Summer Fun at the Library
I'm ashamed to admit that I spent 25 years ignoring the British public library system. Although I loved going to the library as a child, they later became places of study rather than sources of entertainment. Moreover, I like to be able to refer back to books and that means buying your own copy. I grew to love trawling through secondhand bookshops and libraries were forgotten.
Sometime in May 2018, an advert calling for reading champions to encourage children to take part in the 2018 Summer Reading Challenge in Lewisham caught my eye. Since I'd enjoyed visiting schools to talk about newspapers and journalism and volunteered as a school poetry workshop leader I thought it sounded interesting. At the very least, it would give me a chance to find out what kind of books kids are currently enjoying and maybe give me some ideas for my own writing.
Run by the Reading Agency and delivered through the UK's library network, the Summer Reading Challenge calls on children of primary school age to borrow and read six books from their local library during the long summer break. It's essentially an incentive for children to continue using their literacy skills away from school. As participants work through their six books, they visit the library and talk about each book with a librarian or reading champion. Once a satisfactory account of the book has been provided, prizes are awarded for each stage and, on completion of the final book, they walk away with a medal and personalised certificate.
The experience proved to be a lot more fun than I'd ever anticipated. The kids really seemed to enjoy describing the characters and plot twists and showed a real pride in their achievement. I made an effort to read recently published books in order to make suggestions for further reading.
I read 17 books during the course of the challenge and really enjoyed myself. My personal favourites, in no particular order, were as follows:
The House with Chicken Legs by Sophie Anderson. Inspired by Russian folk tales, the story follows a young girl who lives in a magical house that happens to have a pair of chicken legs and a mind of its own. This curious dwelling frequently decides to get up and run off to a new location, taking its occupants with it. In addition, the heroine and her aged grandmother have a curious role in the world - they guide the souls of the recently dead safely through to the afterlife. It's hard to make friends or get to understand much about the world that our herione is so curious to experience...
The Goldfish Boy and The Light Jar by Lisa Thompson. Two very different stories about coping with isolation, solving mysterious puzzles and coming to terms with relationships and inner demons. The issues are tough but the young heroes are engaging and highly likeable and the situations they find themselves in very intriguing. Very highly recommended.
I Swapped My Brother On The Internet by Jo Simmons. A mad story exploring sibling rivalry, learning to appreciate what you've got and understanding that nobody is perfect. The morals are serious but the tone of the storytelling is wild, the characters are curious and the whole book generally very funny.
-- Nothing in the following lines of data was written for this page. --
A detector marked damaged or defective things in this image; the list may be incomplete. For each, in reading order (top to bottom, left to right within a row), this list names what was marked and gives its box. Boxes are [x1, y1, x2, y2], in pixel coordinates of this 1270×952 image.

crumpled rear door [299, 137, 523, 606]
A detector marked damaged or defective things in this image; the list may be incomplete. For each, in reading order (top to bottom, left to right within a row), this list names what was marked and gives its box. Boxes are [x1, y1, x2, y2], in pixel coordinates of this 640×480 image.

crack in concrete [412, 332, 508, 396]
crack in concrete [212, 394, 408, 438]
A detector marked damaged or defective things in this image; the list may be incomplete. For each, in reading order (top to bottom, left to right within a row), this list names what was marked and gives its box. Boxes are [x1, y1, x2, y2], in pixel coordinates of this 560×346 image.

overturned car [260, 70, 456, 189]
Beetle Boy (The Battle of the Beetles) by MG Leonard. A boy's father goes missing, forcing him to move in with an eccentric but good-natured uncle and start at a new school. An encounter with an over-sized but highly intelligent beetle leads our hero and two new friends into a mysterious world of scientific skullduggery where they encounter an army of intelligent insects that helps them to fight a handful of villans - some evil, some idiotic but all entertaining. Beetle Boy is the lively start to a trilogy - I'm looking forward to reading the rest of the series.
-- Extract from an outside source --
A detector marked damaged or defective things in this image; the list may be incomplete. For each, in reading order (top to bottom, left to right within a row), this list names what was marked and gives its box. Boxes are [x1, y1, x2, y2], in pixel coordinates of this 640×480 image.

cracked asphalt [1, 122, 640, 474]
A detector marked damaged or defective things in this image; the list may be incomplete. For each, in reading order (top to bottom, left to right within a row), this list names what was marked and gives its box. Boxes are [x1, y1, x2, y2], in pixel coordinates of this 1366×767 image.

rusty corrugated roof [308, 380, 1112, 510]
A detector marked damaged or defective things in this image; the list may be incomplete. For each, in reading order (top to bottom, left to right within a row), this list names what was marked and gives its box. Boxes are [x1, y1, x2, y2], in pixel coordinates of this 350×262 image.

Where Do You Go, Birdy Jones? by Joanna Nadin. An intriguing story of a girl who believes she doesn't belong with her family and doesn't want to face the prospect of moving to a new home, which means being separated from her beloved racing pigeons. In a bid to find the truth about her roots, she runs away and makes some startling discoveries about herself. The narrative is written in a clever imitation of Leeds vernacular that takes a little bit of getting used to but takes the reader into the heroine's mind. Strongly recommended.
The Nothing to See Here Hotel by Steven Butler. A mad story strongly recommended to me by a very enthusiastic nine-year-old. Our guide is Frankie, whose parents own a mysterious hotel in Brighton. To normal eyes, it looks like somewhere best avoided but that's the whole idea - normal people aren't encouraged to enter, they might upset the curious cast of magical creatures who work in or visit the crazy hotel. On the day of our story a very important guest turns up, only to prove that royalty may not be the most pleasant people to have around - especially when it turns out they're mixed up in dodgy dealings with pirates hungry for revenge... Very silly, highly entertaining.
Bee Boy: Clash of the Killer Queens and Bee Boy: Attack of the Zombees (Bee Boy 2) by Tony De Saulles. Melvin Meadly is a young boy living in a tower block with his detective mum. A friendly neighbour tells him about bees and sets up a hive on the tower roof. Melvin lends a hand and soon becomes immersed in caring for his new charges. Then there's a huge surprise - Melvin suddenly finds himself a lot closer to the bees than he ever anticipated. Two adventures exploring the plight of the world's bees with exciting plot twists and some engaging characters.